(Beginning of DOCUMENT SEGMENT)
In March 2000, BHP signed an agreement with NUCOR Corporation of the USA (NUCOR) and Ishikawajima-Harima Heavy Industries of Japan (IHI) to form a limited liability company (UC) to licence its "Project M" strip casting patents and technology developed with IHI. An Australian BHP subsidiary has transferred its interest in certain patents and technology to the UC at fair market value. NUCOR will become the first licensee of the LLC and will undertake the first commercialisation of this revolutionary steel strip casting technology.
Coated Products:
Coated Products produces a wide range of finished and semi-finished flat steel products in sheet and coil form. Its production and marketing facilities extend internationally and it has trading offices located throughout the world.
Coated Steel Australia (CSA) produces hot-rolled and cold-rolled, metallic coated, painted and electrical steel sheet and coil. It processes and coats steel strip for several markets in Australia and overseas. Hot-rolled and cold-rolled, and metallic coated steels, are supplied to the automotive components and vehicle manufacturing industries for a wide range of parts and panels. Metallic coated and pre-painted steels are supplied to the building and construction, whitegoods, office furniture and general manufacturing industries. CSA exports approximately 25% of its production with the main markets being in Asia, Latin America, the Middle East and Europe.
CSA has a number of well established brands for its coated products, including Galvabond zinc coated, Zincalume zinc aluminium alloy coated and Colorbond prepainted, steel sheet and coil products.
The two main production facilities are located at Springhill, NSW, and Western Port, Victoria. Seven service centres are located in NSW, Queensland, Victoria, South Australia and Western Australia.
The Springhill plant processes hot-rolled coil, sourced from the adjacent Port Kembla steelworks, into cold-rolled, metallic coated and painted coil and sheet products. Its nominal production capacities are: cold-rolling (960,000 tpa), coating (660,000 tpa) and painting (140,000 tpa).
The Western Port plant sources slabs from the Port Kembla and Whyalla steelworks to produce hot-rolled, cold-rolled, metallic coated and painted coil and sheet products. Its nominal production capacities are: hot-rolling (1,500,000 tpa), cold-rolling (950,000 tpa), coating (790,000 tpa) and painting (290,000 tpa).
(End of DOCUMENT SEGMENT)
(Beginning of MATERIAL PROVIDED)
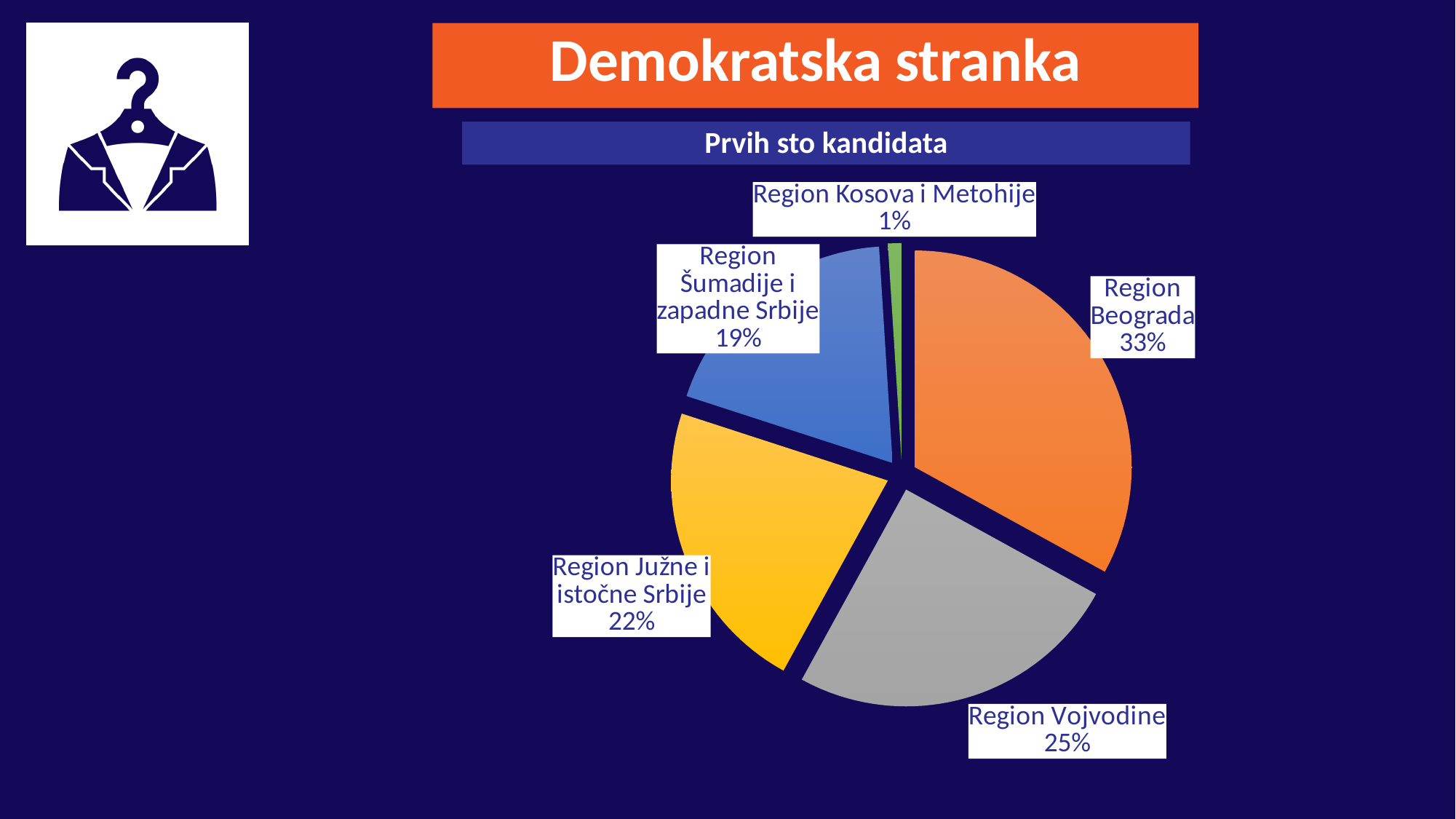
What share of the pie does Region Kosova i Metohije have? 1% What share of the pie does Region Šumadije i zapadne Srbije have? 19% What share of the pie does Region Beograda have? 33% What is the subtitle shown above the chart? Prvih sto kandidata Which is larger, the share for Region Vojvodine or the share for Region Južne i istočne Srbije? Region Vojvodine What share of the pie does Region Vojvodine have? 25% Which region has the largest slice of the pie? Region Beograda What share of the pie does Region Južne i istočne Srbije have? 22% What kind of chart is shown on the slide? Pie chart How many regions are shown in the pie chart? 5 Which region has the smallest slice of the pie? Region Kosova i Metohije What is the difference in percentage points between Region Beograda and Region Vojvodine? 8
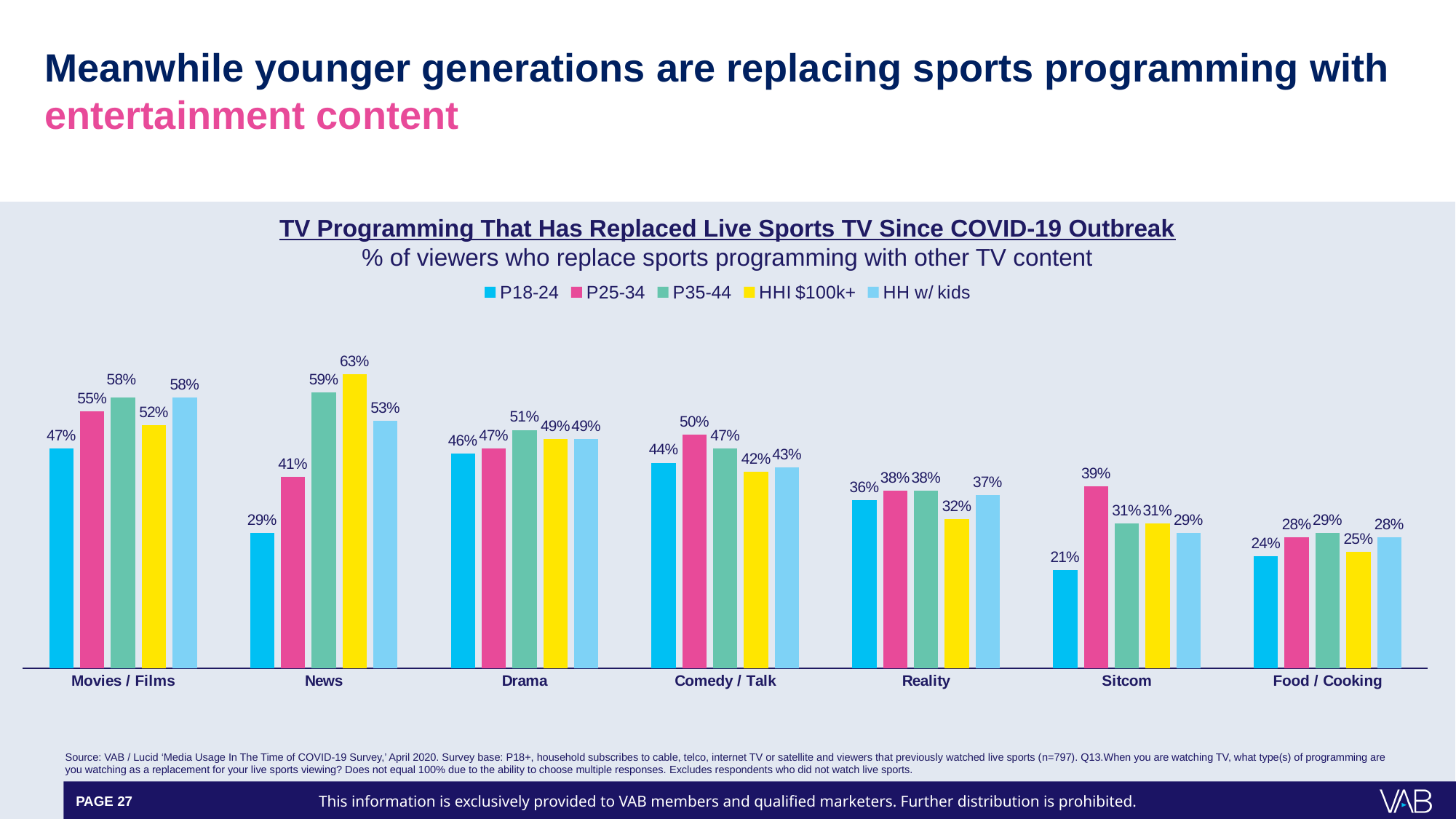
What is the value for HHI $100k+ in the Movies / Films category? 52% Do the P25-34 values generally rise or fall from Movies / Films to Food / Cooking? Fall How many programming categories are shown on the x axis? 7 What is the title of the chart? TV Programming That Has Replaced Live Sports TV Since COVID-19 Outbreak What kind of chart is shown on the slide? Bar chart Which is larger for Comedy / Talk: the P25-34 value or the P35-44 value? P25-34 What is the value for HH w/ kids in the Sitcom category? 29% What is the difference between the P35-44 and P18-24 values for News? 30 percentage points Which category has the lowest value for the P18-24 series? Sitcom What percentage of P18-24 viewers replaced live sports with News? 29% Which category has the highest value for the HHI $100k+ series? News How many series does the legend list? 5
(End of MATERIAL PROVIDED)
INSTRUCTIONS FOR THE TASK
Repeat the steel products passage word for word, from "The two main" up to and including "painting (290,000 tpa).".

ANSWER FOR THE TASK
The two main production facilities are located at Springhill, NSW, and Western Port, Victoria. Seven service centres are located in NSW, Queensland, Victoria, South Australia and Western Australia.
The Springhill plant processes hot-rolled coil, sourced from the adjacent Port Kembla steelworks, into cold-rolled, metallic coated and painted coil and sheet products. Its nominal production capacities are: cold-rolling (960,000 tpa), coating (660,000 tpa) and painting (140,000 tpa).
The Western Port plant sources slabs from the Port Kembla and Whyalla steelworks to produce hot-rolled, cold-rolled, metallic coated and painted coil and sheet products. Its nominal production capacities are: hot-rolling (1,500,000 tpa), cold-rolling (950,000 tpa), coating (790,000 tpa) and painting (290,000 tpa).